La réforme de l'apprentissage dessine la France de demain

Le consensus autour de l'apprentissage suscite des espoirs malgré dix ans d'échecs. Par La France en Croissance (*).
(Crédits : DR)

L'apprentissage est devenu un sujet consensuel. Les acteurs du monde politique, les entreprises, les syndicats comme les éducateurs en sont convaincus. Près des trois quarts des Français en ont une bonne image. Tous s'entendent sur la nécessité de développer cet instrument privilégié de l'insertion des jeunes dans l'emploi, alors que leur taux de chômage reste anormalement élevé à 24%.

Il a fait ses preuves, non seulement chez nos voisins allemands ou suisses souvent cités en exemples, mais en France également : 65% des jeunes ayant suivi des études en apprentissage de niveau CAP à BTS ont un emploi sept mois après la fin de leur formation, dont la moitié en CDI. L'expérience démontre que c'est la meilleure voie d'entrée dans le monde du travail pour les jeunes et en particulier pour les moins qualifiés.

Et pourtant, les échecs se succèdent. Le plan de relance de l'apprentissage, en 2015, prévoyait 500.000 apprentis en France en juin 2017. Or, le nombre d'apprentis plafonne à 400.000. En 2011, le plan était deux fois plus ambitieux avec un million de contrats visés. Les plans ont succédé aux réformes et aux livres blancs et 8,2 milliards d'euros sont investis chaque année. Force est de constater que l'apprentissage ne décolle pas dans notre pays. Au contraire, le nombre d'apprentis a reculé de 4% depuis 2010, la baisse atteignant 20% pour les jeunes les moins qualifiés. Il est temps de remettre les choses à plat en partant des blocages.

Faciliter la vie des TPE et PME, principaux recruteurs d'apprentis

Ce sont les entreprises de moins de dix salariés qui recrutent le plus d'apprentis. Pour elles, chaque cas est une chance mais aussi un effort considérable. Recruter un jeune en apprentissage, c'est d'abord investir du temps, au détriment au moins temporaire de la production. C'est surtout être le premier contact de ce jeune avec les exigences du monde professionnel, de ses contraintes, de ses codes, de la responsabilité individuelle et du savoir-vivre. Ce qui est demandé aux entrepreneurs, c'est de donner une triple formation technique, sociale et éducative, tout en faisant tourner leur affaire.
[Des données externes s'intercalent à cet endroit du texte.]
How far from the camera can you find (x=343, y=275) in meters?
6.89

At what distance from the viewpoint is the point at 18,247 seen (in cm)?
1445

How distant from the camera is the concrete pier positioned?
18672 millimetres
Autant leur faciliter la tâche.

Du point de vue de l'entrepreneur, la lourde charge administrative s'ajoute à l'illisibilité d'un système qui fait coexister un grand nombre d'acteurs. Le manque de flexibilité dans l'adaptation des formations aux besoins des entreprises crée un déséquilibre entre offre et demande. La logique de la formation à des métiers rend la mobilité professionnelle difficile. L'orientation de la taxe d'apprentissage se fait au détriment des jeunes moins formés. L'éclatement des aides à l'embauche, la complexité des solutions de financement et la rigidité des contrats agissent comme autant d'obstacles pour des entreprises pourtant désireuses d'ouvrir leurs portes aux nouvelles générations.
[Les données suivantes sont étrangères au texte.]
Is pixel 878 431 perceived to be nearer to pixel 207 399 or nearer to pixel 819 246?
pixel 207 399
Dans ce contexte, l'état de la négociation en cours sur la formation professionnelle a de quoi inquiéter. Les rapports de force pour le contrôle de son financement sont marqués de ruptures et de coups d'éclats. L'efficacité doit être mise au cœur de la recherche de solutions. Nous appelons le Gouvernement à placer en tête de la liste des priorités, d'abord les intérêts des jeunes, dont l'objectif est d'accéder à un emploi dans lequel ils vont s'épanouir, mais immédiatement ensuite les intérêts des entrepreneurs qui recrutent. L'objectif est de réduire le chômage des jeunes, le moyen est d'augmenter le nombre d'apprentis.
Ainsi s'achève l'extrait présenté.